## Quellenauszug
------

Ausstellung mit historischen Fotografien von August Tham

Neben seiner Arbeit als Betriebshandwerker hielt August Tham den Alltag in der Salacher Firma Schachenmayr, Mann & Cie. mit der Kamera und in kurzen Texten fest. Seine Bilder geben einzigartige Einblicke hinter die Werksfassaden von 1952 bis zur Schließung der Produktion im Jahr 1988.

 

Vernissage am Samstag, 14. Juni 2025 um 18 Uhr, Jochen Tham im Gespräch

 

Finissage am Sonntag, 20. Juli 2025 um 18 Uhr mit einer Lesung aus den Texten von August Tham

 

Ausstellungsdauer: 14. Juni bis 20. Juli 2025 Öffnungszeiten: Mittwoch 16 bis 19 Uhr,
Sonntag 15 bis 18 Uhr und nach Vereinbarung unter Tel. 0157 81902152 und grocznik@gmx.de 

Eine Auswahl der Bilder werden im Rahmen der Ausstellung im Kunsthaus Bild+Wort erstmals öffentlich gezeigt, mit Gespräch und einer Lesung aus den Texten ergänzt.

------

## Extrahierte Daten

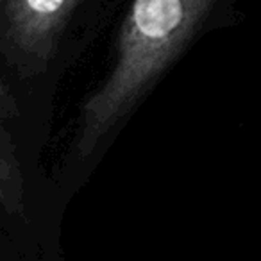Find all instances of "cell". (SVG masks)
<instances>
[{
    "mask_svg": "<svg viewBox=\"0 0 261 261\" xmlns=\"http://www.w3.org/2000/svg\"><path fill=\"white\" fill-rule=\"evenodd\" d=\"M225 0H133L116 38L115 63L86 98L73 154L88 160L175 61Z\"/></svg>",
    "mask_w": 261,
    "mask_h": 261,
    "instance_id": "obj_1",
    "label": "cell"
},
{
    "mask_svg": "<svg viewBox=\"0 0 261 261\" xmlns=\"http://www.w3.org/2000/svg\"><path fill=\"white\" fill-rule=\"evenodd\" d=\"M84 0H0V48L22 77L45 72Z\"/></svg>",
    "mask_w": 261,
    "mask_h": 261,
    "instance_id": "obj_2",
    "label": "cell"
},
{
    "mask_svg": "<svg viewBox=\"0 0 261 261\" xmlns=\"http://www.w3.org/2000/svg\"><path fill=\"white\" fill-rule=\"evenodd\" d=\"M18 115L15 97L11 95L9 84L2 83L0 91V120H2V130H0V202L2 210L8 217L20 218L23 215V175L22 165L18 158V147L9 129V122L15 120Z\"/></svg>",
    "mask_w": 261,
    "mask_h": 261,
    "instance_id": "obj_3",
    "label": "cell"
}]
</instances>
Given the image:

------

## Schriftliche Anfrage
Können Sie die Ausstellungsankündigung zu den Fotografien von August Tham nach ihrem letzten Satz fortführen? Die Daten sind eigenständiges Material und gehören nicht zur Ausstellungsankündigung über August Tham.

## Als Antwort
»Ein Schauen durchs Objektiv, ein objektives Schauen, ein anderes Schauen – das ist August Thams Hauptleidenschaft. Das Schreiben kommt an zweiter Stelle, das Unterschreiben von Fotos und das Aufschreiben von Erinnerung. Beobachtung, so sagt er, verbinde beides.«
Martin Selge bei der Verleihung des Mühlbergerpreises an August Tham, 1997
1927 bei Jungbuch (heute Mlade Bucky) im Riesengebirge geboren, wurde August Tham nach dem Zweiten Weltkrieg in den Kreis Göppingen vertrieben. Er fand Beschäftigung beim Aufbau der Siedlungshäuser im Eislinger Vogelgarten und in Holzheim. Anschließend arbeitete er 35 Jahre als Maurer in der Elektroabteilung von Schachenmayr. Unendliche Kilometer Kabelpritschen mussten verlegt werden, Mauerdurchbrüche erstellt und wieder verschlossen werden. Bei dieser Arbeit hatte er Zugang zum gesamten Betrieb. 
Seine Eindrücke, Erlebnisse und Geschichten hielt er mit seiner Kamera fest, die er manchmal im Gipseimer versteckt dabeihatte. Zusätzlich wurde er gern angefragt, um Bilder von Arbeitsjubiläen und anderen besonderen Anlässen anzufertigen. Auf diese Weise sind einmalige Einblicke in das industrielle Arbeitsumfeld entstanden, aber auch persönliche Momente festgehalten worden. Als er 1988 im Zuge des Stellenabbaus die Kündigung erhielt, beschrieb August Tham dieses Ereignis und erweiterte seine Aufzeichnungen während der erzwungenen Arbeitslosigkeit zu einem längeren Manuskript unter dem Titel »Die Schwarze Fahne«.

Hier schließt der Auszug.